The plaintiff Worth Construction was general contractor on a construction site in White Plains. Defendant Farm Family insured subcontractor Pacific Steel, hired by Worth to build a staircase. Farm Family's insurance policy contains the already referenced additional insured endorsement covering Worth for liability arising out of its insured's operations at the White Plains project.
An injured worker, who was employed by a sub-subcontractor brought an underlying action against Worth in Westchester County for injuries allegedly sustained when he slipped on the stairs built by Pacific. At the time of the accident, Pacific had finished installing the metal pans on the stairs and was not scheduled to come back to the site to put up handrails until other trades had filled in the metal pans with concrete.
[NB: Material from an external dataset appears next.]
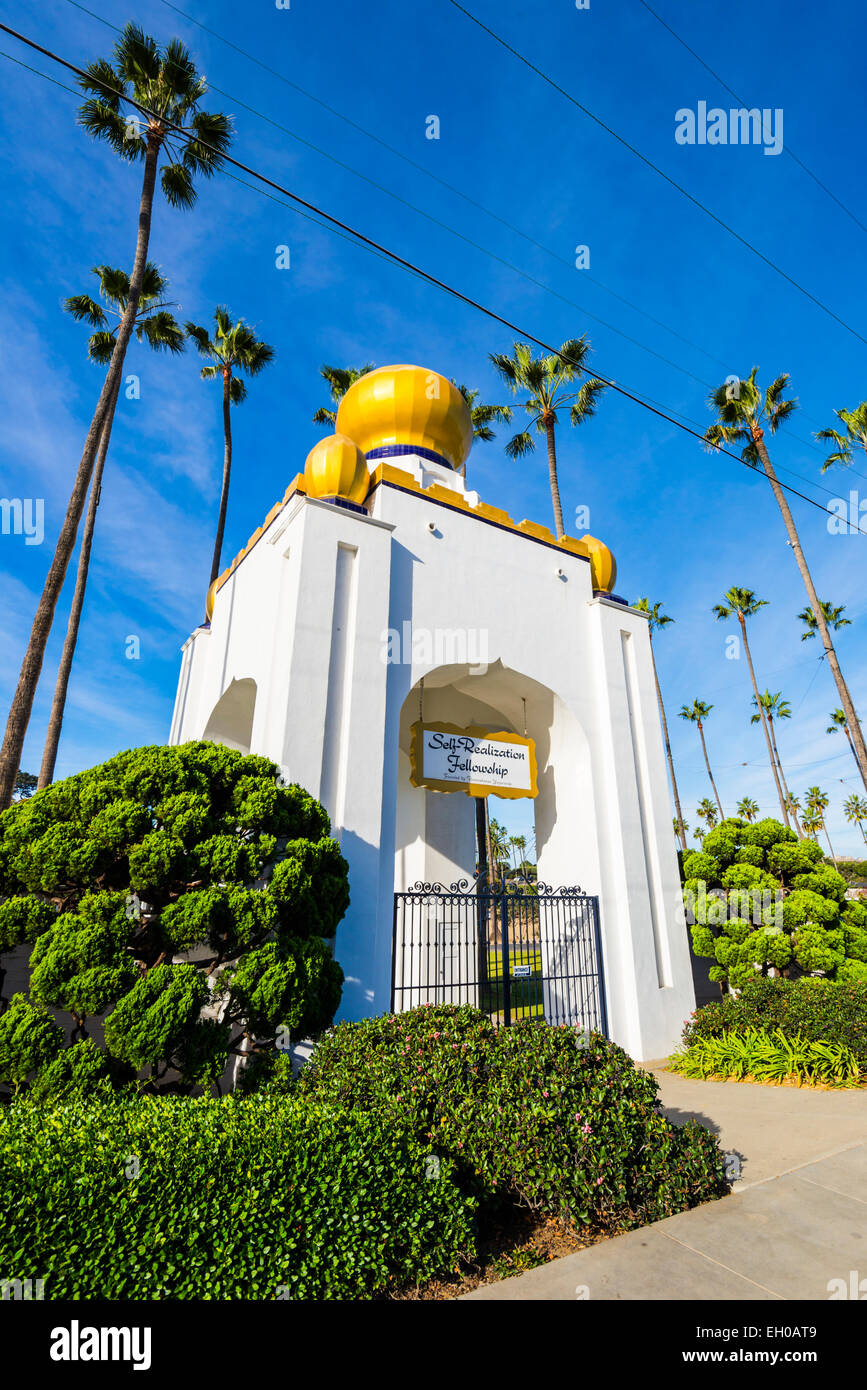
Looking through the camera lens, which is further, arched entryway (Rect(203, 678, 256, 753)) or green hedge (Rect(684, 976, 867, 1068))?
arched entryway (Rect(203, 678, 256, 753))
In the underlying Westchester action, Worth formally admitted that no negligence on Pacific's part contributed to the accident, resulting in Pacific's dismissal from the underlying action.
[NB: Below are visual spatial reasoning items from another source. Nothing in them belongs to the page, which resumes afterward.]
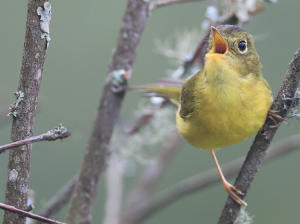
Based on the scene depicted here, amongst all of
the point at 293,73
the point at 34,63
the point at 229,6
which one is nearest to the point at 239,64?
the point at 293,73

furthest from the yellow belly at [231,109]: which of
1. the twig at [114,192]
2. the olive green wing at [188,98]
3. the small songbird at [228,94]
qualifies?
the twig at [114,192]

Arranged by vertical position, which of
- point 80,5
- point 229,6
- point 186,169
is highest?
point 80,5

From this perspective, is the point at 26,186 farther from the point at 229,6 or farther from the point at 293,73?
the point at 229,6

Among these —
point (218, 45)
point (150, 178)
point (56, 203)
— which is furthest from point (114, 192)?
point (218, 45)

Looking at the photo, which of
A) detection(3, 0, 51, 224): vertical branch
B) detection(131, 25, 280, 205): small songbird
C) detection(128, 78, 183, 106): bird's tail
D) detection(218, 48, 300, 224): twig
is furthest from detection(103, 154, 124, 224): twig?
detection(3, 0, 51, 224): vertical branch

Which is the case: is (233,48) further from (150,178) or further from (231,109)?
(150,178)

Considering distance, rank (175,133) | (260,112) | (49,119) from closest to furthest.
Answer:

The Appellate Division, First Department's Majority held that it is immaterial, for purposes of deciding additional insured coverage, whether Pacific had completed its installation of the stairs, whether Pacific's installation of the stairs was negligent, or whether Pacific or a contractor in privity with it was the injured worker's employer. That the injury was sustained on the stairs was sufficient to determine additional insured coverage.
Justice Nardelli, with Justice McGuire joining the dissenting opinion, opined thathe Majority's analysis is erroneous, for the reasons stated by Justice Sullivan in his dissenting opinion in Chelsea Assoc., LLC v Laquila-Pinnacle (21 AD3d 739, 741 , lv denied 6 NY3d 742 ).
NYCL law will keep you apprised of the decision when the Court hands it down.